With the wedding only two weeks away, I feel like our lives and past are playing out, constantly, in my head. I was driving home from the school run today and an old song came on. It triggered a slow-motion, home video style, memory of me playing in the street with my friends as a child. My memories with you are playing on repeat and my dreams are vivid.


New beginnings have always been happy and sad for me. I have always felt emotionally attached to our lives as they are. I even find it difficult to even throw away something that has been on the side in the kitchen for a few months. Even losing a negative element from my life, and gaining a positive one, is difficult for me. You have a lot of that in you, but you are leaning back from it as you grow up, and I will encourage that. Not to lose it, just to cut a few of the threads to make it a little more comfortable. It has always felt like a heavy emotion for me.

The future is really exciting, and through these days leading up to the big day, my instinct is to hold you so very close to me. It is so strong that I imagine binding your body to mine. You are my insides, living alongside me, and I need you like I need to breathe. I will never lean heavily on you, but you will always know how much I love you.

.....

* GIVEN EXERCISE
Return the part of the pre-wedding letter between "With the wedding" and "dreams are vivid.", inclusive, copied word for word. The entries after this point come from a separate, unrelated source.

.....

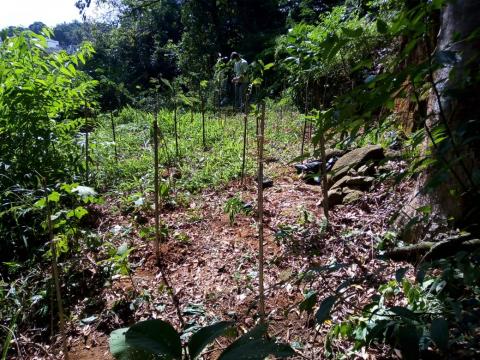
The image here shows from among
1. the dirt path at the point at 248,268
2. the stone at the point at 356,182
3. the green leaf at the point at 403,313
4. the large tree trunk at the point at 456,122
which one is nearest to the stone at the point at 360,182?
the stone at the point at 356,182

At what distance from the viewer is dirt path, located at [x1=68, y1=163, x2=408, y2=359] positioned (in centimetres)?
212

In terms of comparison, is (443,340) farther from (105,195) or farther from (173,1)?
(173,1)

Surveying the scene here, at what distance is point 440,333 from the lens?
0.81m

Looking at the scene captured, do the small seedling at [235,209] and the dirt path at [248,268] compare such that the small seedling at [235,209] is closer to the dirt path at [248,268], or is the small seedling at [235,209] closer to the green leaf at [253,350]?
the dirt path at [248,268]

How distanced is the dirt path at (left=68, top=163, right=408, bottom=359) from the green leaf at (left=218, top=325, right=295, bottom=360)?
0.87 meters

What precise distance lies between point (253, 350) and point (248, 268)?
1982 millimetres

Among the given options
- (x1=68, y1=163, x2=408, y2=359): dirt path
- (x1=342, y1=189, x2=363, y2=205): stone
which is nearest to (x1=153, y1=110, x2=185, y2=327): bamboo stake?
(x1=68, y1=163, x2=408, y2=359): dirt path

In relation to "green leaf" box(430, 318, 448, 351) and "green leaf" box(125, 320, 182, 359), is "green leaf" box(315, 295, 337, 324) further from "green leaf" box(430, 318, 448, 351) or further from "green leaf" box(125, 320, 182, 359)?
"green leaf" box(125, 320, 182, 359)

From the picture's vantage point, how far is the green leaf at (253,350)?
77cm

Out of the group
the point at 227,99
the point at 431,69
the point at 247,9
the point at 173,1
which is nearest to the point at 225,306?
the point at 431,69

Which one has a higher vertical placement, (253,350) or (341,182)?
(253,350)

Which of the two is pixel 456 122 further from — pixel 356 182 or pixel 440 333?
pixel 356 182

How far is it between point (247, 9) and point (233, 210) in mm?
18088

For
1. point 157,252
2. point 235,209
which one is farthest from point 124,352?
point 235,209
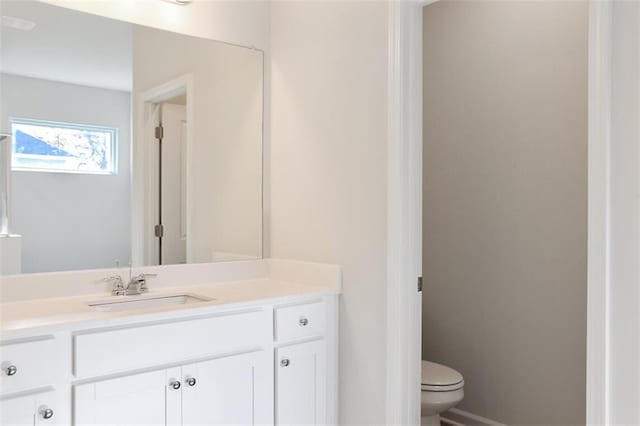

.....

* ANSWER TO THIS EXERCISE
With the wedding only two weeks away, I feel like our lives and past are playing out, constantly, in my head. I was driving home from the school run today and an old song came on. It triggered a slow-motion, home video style, memory of me playing in the street with my friends as a child. My memories with you are playing on repeat and my dreams are vivid.